The Iranian constitution stipulates that a cleric always hold the post of Intelligence Minister.
Crackdown on latest protests
Meanwhile, protesters flooded the streets of Tehran Saturday in another installment of the month-and-a-half struggle for public spaces that began when hundreds of thousands marched nightly in support of presidential candidate Mir Hossein Mousavi during the election campaign period.
"The government has tried to control the level of violence but things could get much worse," says Djavad Salehi-Isfahani, a professor of Economics at Virginia Tech and a scholar at the Brookings Institution in Washington. "It appears more interested in winning than compromising with the opposition."

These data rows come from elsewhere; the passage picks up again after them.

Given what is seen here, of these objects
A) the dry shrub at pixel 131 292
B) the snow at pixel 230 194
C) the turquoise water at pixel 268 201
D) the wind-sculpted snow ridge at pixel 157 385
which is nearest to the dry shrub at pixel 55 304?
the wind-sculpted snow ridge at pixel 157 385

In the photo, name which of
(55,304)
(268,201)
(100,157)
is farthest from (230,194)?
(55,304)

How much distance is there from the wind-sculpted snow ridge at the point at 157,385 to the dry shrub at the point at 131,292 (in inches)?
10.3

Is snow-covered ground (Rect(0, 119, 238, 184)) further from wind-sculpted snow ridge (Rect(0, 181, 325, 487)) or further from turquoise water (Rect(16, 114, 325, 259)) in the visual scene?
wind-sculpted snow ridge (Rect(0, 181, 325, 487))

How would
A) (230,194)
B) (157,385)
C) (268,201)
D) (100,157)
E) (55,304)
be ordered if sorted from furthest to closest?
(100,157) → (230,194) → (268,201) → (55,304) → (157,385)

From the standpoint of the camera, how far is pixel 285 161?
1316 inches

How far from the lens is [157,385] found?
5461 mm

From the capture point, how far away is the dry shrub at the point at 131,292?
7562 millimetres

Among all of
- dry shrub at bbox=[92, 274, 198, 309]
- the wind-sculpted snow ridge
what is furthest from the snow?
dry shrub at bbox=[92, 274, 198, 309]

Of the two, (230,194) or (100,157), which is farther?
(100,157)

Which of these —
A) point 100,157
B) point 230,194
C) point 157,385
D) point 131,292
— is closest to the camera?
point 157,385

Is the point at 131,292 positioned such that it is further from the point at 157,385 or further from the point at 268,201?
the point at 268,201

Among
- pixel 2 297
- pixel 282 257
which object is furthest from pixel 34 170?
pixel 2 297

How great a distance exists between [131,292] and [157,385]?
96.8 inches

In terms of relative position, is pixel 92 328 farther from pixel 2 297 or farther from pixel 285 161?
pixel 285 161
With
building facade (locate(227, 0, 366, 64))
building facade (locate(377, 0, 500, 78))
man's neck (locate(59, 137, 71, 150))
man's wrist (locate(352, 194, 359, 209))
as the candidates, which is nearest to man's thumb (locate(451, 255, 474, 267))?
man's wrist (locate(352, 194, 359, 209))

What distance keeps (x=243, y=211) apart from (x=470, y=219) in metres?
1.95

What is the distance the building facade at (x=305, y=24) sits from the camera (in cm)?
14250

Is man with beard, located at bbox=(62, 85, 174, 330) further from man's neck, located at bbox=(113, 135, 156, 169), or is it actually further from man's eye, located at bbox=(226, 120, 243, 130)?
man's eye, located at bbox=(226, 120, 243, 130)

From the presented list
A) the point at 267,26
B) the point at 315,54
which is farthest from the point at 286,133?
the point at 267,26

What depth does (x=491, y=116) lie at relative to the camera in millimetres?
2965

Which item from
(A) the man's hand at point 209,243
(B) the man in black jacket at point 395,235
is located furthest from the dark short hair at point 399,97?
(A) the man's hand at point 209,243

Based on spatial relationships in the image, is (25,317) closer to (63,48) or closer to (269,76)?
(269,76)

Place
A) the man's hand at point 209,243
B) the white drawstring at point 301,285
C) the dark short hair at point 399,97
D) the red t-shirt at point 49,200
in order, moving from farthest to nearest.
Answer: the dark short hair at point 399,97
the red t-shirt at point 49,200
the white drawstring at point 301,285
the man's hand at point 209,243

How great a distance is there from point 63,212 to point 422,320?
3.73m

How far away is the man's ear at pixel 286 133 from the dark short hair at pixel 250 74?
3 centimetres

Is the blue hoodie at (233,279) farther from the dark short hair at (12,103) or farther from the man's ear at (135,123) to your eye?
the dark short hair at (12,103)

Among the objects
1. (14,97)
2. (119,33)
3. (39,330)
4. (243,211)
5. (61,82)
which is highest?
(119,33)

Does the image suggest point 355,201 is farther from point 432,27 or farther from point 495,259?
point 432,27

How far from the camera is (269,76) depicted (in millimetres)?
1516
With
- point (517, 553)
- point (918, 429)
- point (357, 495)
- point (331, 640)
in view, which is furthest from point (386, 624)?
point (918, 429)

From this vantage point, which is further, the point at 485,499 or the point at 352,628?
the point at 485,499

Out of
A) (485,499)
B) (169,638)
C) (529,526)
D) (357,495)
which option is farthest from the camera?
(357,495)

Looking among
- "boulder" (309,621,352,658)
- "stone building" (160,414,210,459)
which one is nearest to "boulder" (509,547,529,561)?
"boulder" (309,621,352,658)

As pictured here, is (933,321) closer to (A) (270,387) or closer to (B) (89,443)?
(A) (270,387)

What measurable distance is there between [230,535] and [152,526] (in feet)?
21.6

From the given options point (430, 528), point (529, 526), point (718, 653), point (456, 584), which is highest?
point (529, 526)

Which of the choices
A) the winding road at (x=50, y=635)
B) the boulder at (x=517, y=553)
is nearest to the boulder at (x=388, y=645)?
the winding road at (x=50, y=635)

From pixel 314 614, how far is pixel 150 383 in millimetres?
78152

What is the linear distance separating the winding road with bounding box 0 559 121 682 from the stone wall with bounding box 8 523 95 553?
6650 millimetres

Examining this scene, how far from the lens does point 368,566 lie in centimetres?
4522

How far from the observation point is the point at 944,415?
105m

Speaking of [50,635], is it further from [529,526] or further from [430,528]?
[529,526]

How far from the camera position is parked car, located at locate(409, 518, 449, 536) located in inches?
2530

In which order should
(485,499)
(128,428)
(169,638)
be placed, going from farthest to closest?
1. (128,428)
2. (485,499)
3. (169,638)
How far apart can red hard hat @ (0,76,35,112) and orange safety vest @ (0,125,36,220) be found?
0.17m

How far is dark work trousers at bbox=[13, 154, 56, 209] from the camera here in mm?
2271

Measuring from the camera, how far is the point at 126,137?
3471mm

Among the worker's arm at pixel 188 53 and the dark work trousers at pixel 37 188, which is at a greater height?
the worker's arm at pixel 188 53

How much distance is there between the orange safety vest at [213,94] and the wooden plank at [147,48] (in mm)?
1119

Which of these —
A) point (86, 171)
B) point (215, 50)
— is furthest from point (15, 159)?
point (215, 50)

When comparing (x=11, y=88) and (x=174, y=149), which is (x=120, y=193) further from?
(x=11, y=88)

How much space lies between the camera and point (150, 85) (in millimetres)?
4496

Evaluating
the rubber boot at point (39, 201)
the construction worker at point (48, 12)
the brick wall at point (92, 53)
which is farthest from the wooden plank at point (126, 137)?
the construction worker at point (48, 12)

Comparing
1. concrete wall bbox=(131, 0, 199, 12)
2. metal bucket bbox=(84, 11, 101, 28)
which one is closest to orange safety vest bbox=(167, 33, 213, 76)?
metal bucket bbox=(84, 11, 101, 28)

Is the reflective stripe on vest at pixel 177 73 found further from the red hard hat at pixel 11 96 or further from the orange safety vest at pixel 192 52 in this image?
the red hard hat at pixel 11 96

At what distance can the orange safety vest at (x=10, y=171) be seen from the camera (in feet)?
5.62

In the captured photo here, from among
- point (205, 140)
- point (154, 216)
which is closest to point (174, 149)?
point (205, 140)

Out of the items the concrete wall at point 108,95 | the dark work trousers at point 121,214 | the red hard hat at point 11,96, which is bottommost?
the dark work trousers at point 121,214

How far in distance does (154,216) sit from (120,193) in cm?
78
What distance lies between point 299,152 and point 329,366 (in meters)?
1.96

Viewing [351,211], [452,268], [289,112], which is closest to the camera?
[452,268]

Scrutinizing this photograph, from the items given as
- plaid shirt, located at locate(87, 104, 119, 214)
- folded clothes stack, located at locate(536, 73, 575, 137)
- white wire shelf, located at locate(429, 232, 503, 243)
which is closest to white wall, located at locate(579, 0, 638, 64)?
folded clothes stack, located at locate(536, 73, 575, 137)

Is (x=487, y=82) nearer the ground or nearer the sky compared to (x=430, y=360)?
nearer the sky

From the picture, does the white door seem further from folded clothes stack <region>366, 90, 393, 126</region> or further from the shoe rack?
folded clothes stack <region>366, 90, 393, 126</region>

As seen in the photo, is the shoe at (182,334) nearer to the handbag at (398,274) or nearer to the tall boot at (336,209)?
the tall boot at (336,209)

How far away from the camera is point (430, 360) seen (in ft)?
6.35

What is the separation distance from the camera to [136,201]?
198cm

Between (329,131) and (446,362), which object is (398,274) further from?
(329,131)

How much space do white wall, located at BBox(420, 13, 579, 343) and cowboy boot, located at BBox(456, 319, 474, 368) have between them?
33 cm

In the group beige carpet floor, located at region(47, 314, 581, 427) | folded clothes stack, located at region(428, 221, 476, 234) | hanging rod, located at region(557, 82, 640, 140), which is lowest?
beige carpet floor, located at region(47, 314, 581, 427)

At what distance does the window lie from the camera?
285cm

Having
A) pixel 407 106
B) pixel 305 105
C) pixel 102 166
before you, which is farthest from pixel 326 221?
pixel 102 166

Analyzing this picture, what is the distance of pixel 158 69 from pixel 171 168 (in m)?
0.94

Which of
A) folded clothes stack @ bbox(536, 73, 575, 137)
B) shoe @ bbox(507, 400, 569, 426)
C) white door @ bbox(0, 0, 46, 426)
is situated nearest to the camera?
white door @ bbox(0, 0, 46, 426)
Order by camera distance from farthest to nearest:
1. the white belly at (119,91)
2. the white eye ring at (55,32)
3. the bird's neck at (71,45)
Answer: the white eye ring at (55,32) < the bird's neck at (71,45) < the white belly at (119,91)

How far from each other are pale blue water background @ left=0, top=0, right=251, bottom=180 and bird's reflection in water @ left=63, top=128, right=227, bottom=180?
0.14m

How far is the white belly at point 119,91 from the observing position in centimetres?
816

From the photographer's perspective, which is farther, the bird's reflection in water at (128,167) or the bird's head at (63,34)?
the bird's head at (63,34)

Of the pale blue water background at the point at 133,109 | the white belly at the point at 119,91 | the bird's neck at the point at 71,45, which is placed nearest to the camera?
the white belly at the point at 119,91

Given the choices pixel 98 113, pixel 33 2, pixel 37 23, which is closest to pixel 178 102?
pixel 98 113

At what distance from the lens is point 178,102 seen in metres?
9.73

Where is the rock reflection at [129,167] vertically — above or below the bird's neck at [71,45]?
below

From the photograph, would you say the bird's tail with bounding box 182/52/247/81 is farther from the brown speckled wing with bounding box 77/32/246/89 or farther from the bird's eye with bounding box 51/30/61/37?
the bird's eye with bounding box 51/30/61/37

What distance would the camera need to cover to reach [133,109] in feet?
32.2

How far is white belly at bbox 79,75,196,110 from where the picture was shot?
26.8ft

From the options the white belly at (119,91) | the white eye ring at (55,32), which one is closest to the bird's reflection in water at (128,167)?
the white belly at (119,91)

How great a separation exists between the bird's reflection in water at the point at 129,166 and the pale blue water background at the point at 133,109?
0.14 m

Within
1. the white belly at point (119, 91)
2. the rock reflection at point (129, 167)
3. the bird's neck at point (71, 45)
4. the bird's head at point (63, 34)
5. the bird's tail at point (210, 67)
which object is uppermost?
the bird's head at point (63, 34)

According to eyewitnesses, security forces established temporary checkpoints to control access to popular rallying points such as Enghelab (Revolution) and Vali Asr (Lord of Times) squares. Plainclothes and uniformed agents intimidated pedestrians or ripped off registration plates from cars believed to belong to demonstrators, to discourage people from forming a crowd. Once crowds formed, roving motorcycle riders ranged through the street grid, using two-way radios to call in centers of dissent to the riot police. Basij militiamen charged protesters chanting slogans with batons and beat them severely before handing them over to plainclothes agents to haul them off to detention centers.
"A delicate and prolonged period of balance of fear has started between the government and the opposition," says Nader Uskowi, a Washington-based Iran analyst and president of Uskowi Associates. "After enduring a month of relentless attack by government forces, the opposition reaffirmed its strength, but the government will hang onto power with support from the armed forces and a segment of the more traditional and rural population."
Frustrated at the protesters' coordinated nightly shouts of Allahu Akbar ("God is great") from rooftops around Tehran, security forces have recently shot in their direction.
Candidates fuel protests
Mousavi and other candidates' refusal to accept defeat in what they claim was a rigged election has emboldened protesters to continue with their campaign.
"They are certain that they have won the elections – not an established fact but this is a case where perception is more important than reality – and are not optimistic about improvements in the social and economic front if and when these tensions quiet down," says Salehi-Isfahani.
"Even before the election, young people did not find the future the government promised to them satisfying. And with the added tensions of the security environment, they have even less reason to be hopeful," he continues.
Mr. Mousavi and former reformist president Mohammad Khatami were two of 69 signatories to a public letter to high-ranking ayatollahs Saturday calling on them to "remind the relevant authorities of the damaging consequences of employing unlawful methods and warn them about the spread of tyranny in the Islamic republic system," according to a copy of the letter made available to the Associated Press.
"I don't understand why Khamenei is making these great mistakes," says Mohsen, a student in Tehran who asked that his last name not be used. "Day by day, his close associates are being alienated, which is reducing his influence over the regime."
The opposition movement claimed a high-profile martyr for its cause after the death of a top official's son was announced by two reformist newspapers.
"Mohsen Ruholamini, arrested in July 9 gatherings … was killed," reported Etemad-e Melli, a newspaper owned by opposition candidate Mehdi Karroubi.
MR. Ruholamini's father was a leading adviser to conservative presidential candidate Mohsen Rezai, a former head of the Revolutionary Guard.